• Material to process:
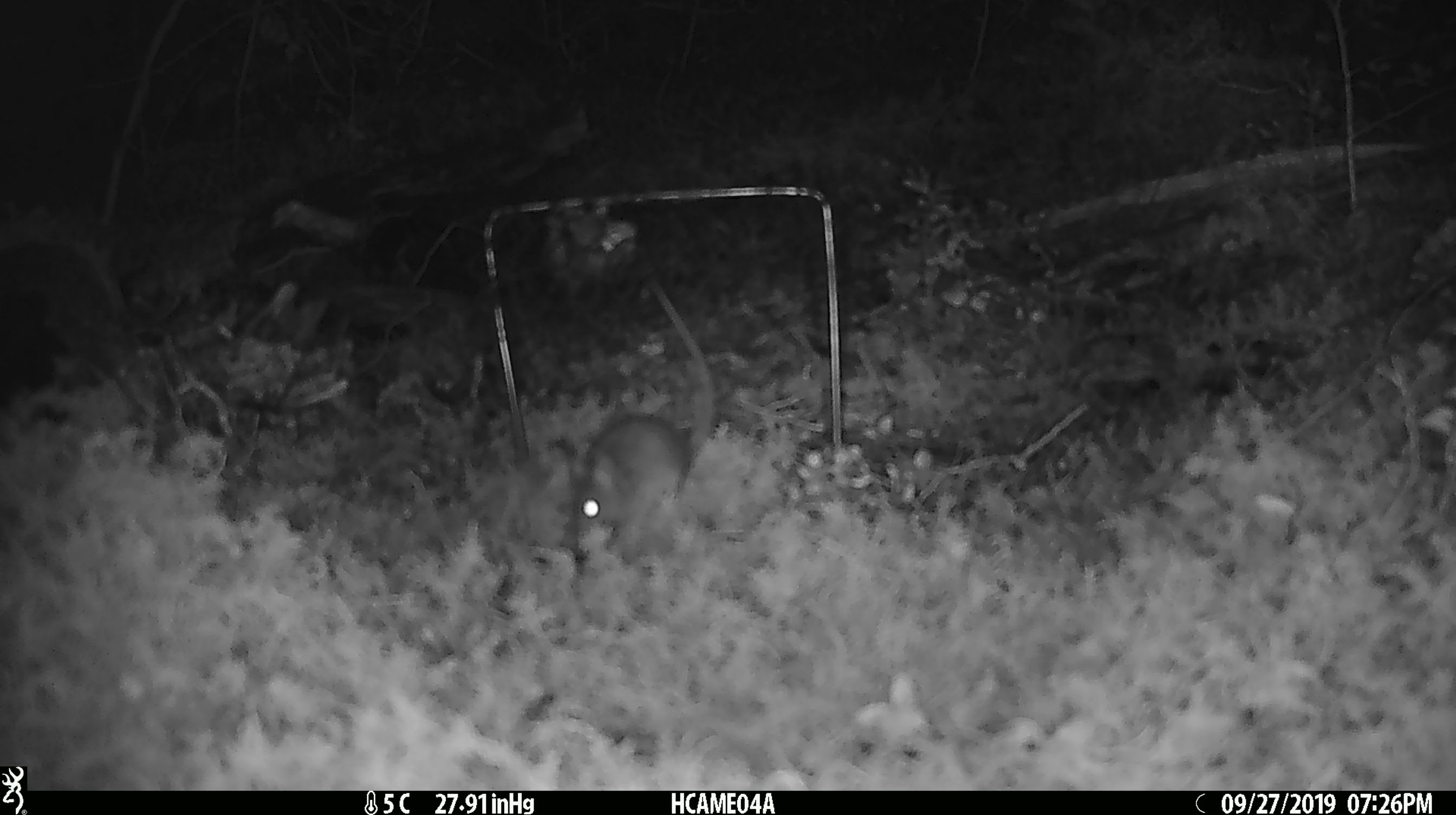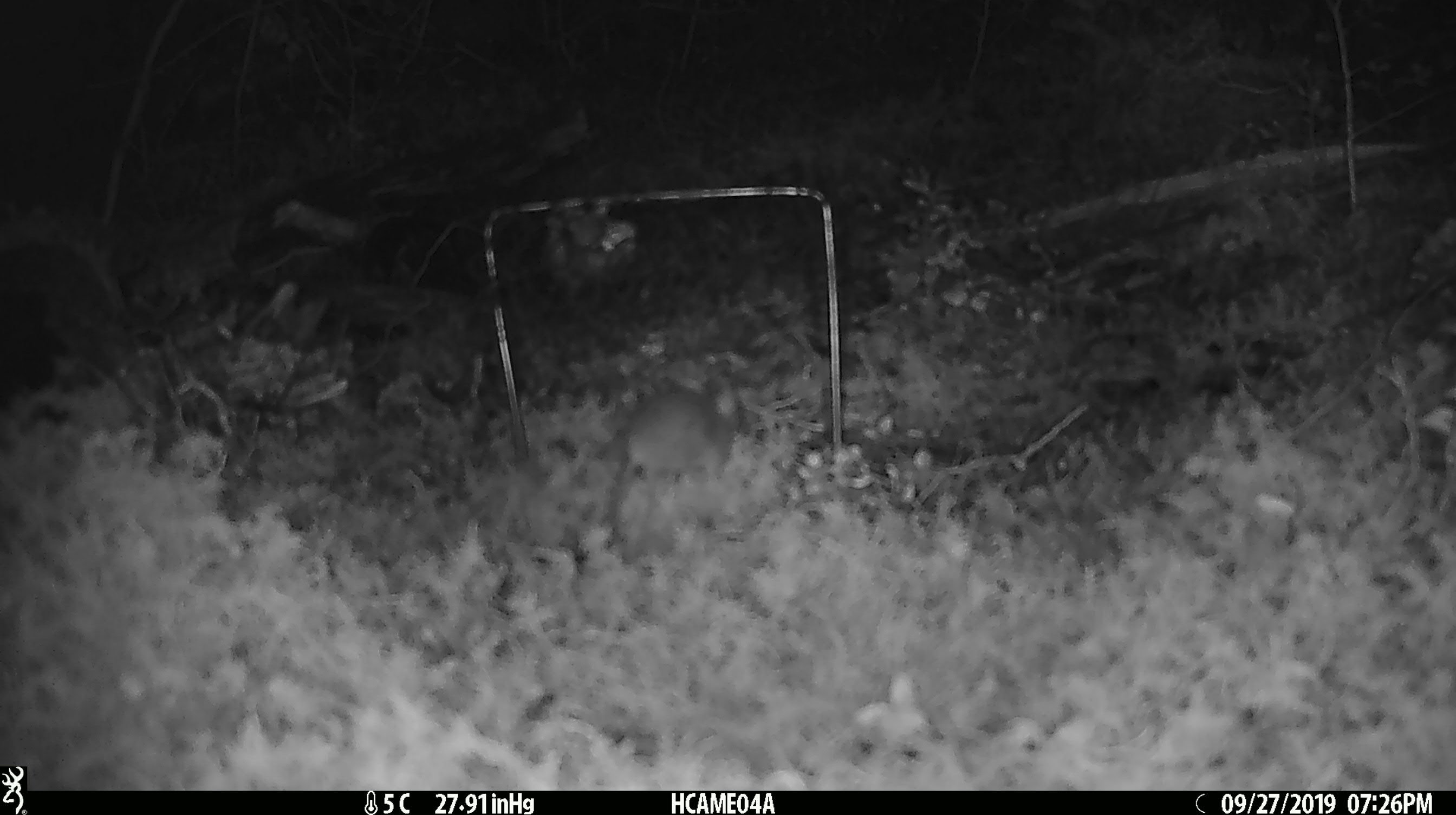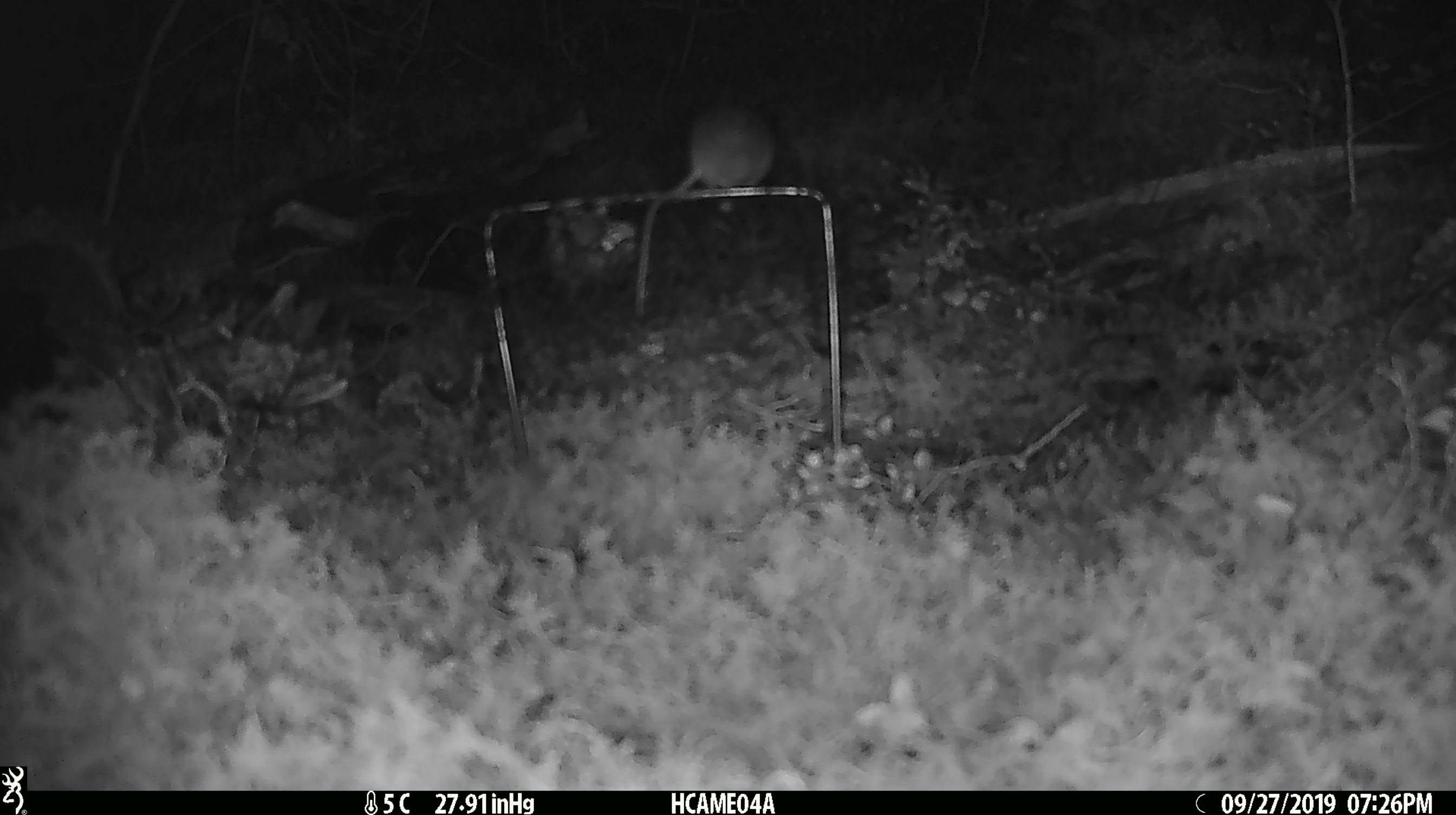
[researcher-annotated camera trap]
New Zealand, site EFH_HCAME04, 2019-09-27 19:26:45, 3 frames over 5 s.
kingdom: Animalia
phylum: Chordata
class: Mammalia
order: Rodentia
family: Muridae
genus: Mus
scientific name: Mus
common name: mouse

• Your instructions: Retype the data above verbatim, minus images.

• Exercise result:
[researcher-annotated camera trap]
New Zealand, site EFH_HCAME04, 2019-09-27 19:26:45, 3 frames over 5 s.
kingdom: Animalia
phylum: Chordata
class: Mammalia
order: Rodentia
family: Muridae
genus: Mus
scientific name: Mus
common name: mouse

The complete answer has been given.